When he first began to practice, Bittner says he “kept a foot in each ring: civil and family,” but soon migrated solely to family law.
“It fits people that need high stimulation; it’s really sort of helter-skelter,” he says, of family law. “People are emailing, people are calling, ‘My husband cleared out the bank account, my wife didn’t bring the kids back; I need to hear from you!’ Lots of short bursts—I like that. It works better for me than sitting through eight hours of deposition on a product liability defect case.”
Bittner’s fast emotional synapses and desire to hear clients out were recognized by the firm, as well. “When I was a fairly young associate, there was this one client the senior partner put me to work on,” Bittner recalls. “She was a handful. She called a lot. You’d listen-listen-listen. I told her, ‘Look, here’s the deal. I charge for these phone calls.’ And she said, ‘Oh, I know that, sweetie. But you’re a much better listener than my therapist and you’re $25 an hour cheaper.’ I said, ‘All right! As long as we’re clear here.’”
Bittner says clients’ needs, when it comes to the talk-talk-talk factor, often break down along gender lines. “That is so true, that men are from Mars or whatever,” he says. “Women want to process, men want solutions. That’s not universally the case, but I will say that family law is the petri dish of the battle of the sexes. It is the battle of the sexes. Every. Single. Day.”
For Bittner, this yields the ancillary pleasure of family law attorneys forming a sort of comrades in arms.
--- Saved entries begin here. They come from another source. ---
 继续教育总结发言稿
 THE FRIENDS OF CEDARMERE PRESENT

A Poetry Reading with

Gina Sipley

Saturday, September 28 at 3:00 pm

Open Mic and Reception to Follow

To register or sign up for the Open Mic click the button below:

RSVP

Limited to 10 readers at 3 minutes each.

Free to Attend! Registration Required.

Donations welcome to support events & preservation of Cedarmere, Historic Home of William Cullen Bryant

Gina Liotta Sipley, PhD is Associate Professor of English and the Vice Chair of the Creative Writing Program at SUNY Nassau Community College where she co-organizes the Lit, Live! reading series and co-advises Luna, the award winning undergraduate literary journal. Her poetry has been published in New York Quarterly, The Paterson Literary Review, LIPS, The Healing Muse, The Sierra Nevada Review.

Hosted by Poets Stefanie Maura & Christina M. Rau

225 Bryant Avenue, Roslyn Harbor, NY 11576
“One day I’ve got the girl, and one day I’ve got the boy, so family law lawyers are familiar with both sides of the issue,” he says. “If you’re the prosecutor, you wear the white hat, and if you’re the criminal defense lawyer, you wear the black hat. My experience with them is, they get pretty jaded in their views. If you’re a criminal defense lawyer, the man is out to get you. In plaintiff personal injury work, it’s the same: The plaintiff lawyers all think the insurance defense lawyers are a bunch of scumbuckets and vice versa. But everybody in the family law bar, we do both sides. We don’t become polarized against each other.”
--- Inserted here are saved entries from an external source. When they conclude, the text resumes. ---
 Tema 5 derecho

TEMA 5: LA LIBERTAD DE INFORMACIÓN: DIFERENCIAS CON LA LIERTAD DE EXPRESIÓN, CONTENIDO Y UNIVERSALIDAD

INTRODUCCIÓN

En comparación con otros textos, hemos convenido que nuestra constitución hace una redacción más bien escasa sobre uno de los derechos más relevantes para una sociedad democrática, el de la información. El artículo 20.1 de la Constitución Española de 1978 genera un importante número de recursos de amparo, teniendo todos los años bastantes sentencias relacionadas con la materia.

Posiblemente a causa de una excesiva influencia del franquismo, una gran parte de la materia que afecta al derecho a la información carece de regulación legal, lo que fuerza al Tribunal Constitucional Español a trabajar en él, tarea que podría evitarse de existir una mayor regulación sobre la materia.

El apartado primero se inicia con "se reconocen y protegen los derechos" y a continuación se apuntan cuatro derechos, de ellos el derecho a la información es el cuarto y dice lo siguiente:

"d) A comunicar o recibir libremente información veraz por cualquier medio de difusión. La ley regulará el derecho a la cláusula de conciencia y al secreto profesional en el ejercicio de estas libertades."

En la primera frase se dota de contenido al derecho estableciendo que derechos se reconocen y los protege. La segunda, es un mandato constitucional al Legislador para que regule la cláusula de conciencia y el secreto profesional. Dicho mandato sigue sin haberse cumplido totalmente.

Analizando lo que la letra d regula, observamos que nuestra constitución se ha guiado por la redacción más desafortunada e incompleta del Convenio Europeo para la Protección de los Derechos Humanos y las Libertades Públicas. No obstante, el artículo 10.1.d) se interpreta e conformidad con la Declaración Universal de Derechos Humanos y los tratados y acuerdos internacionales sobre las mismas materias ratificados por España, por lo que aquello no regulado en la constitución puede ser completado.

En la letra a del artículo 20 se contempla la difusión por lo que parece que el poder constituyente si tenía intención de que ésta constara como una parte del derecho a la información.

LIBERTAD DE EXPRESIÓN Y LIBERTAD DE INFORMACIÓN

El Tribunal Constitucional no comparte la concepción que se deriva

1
“I consult with Tom regularly for good advice,” says Deering. “We’ve both been doing this long enough that we want to try to get both parties what they want, and most of our cases settle—Tom is very good at that. Not all lawyers are good at listening. Tom is. Really good.”
Steadiness and a cool head are things Bittner says he learned from William Schulte, now of counsel to the firm. “I feel very fortunate to have Bill Schulte as a mentor. He taught me how to be a lawyer,” he says. “[The goal] is not to beat the other side into a pulp. And that’s not to say I can’t do a good job in the courtroom and deliver the knockout punch. Sure, I’ve had my moments and still will when the right case calls for it. But if people are looking to use a lawyer to achieve their own need to punish or pulverize the other side, then I feel like a tool. It’s not something that I derive satisfaction from.”
All things must come to an end, even divorce, but for clients this is often the most difficult step: into the unknown.
“This may be hell” for his clients but, he points out, it is their own hell. “I’ve talked to a lot of lawyers and psychiatrists about it,” Bittner says. “The case is coming to an end, and you have to make decisions and settle, and people can’t. They don’t want it to end.”
But is has to. That’s why they’ve hired Bittner, to get them through as unscathed as possible.
“Clients believe sometimes that we don’t want to finish our cases. Believe me, lawyers like to see a case done,” he says. “I don’t think we can measure our cases by the outcome. Did I win? It’s a really dangerous thing to say but I’m not in it to win it. I’m in it to make sure the surgery is done right and you’re on your road to healing.”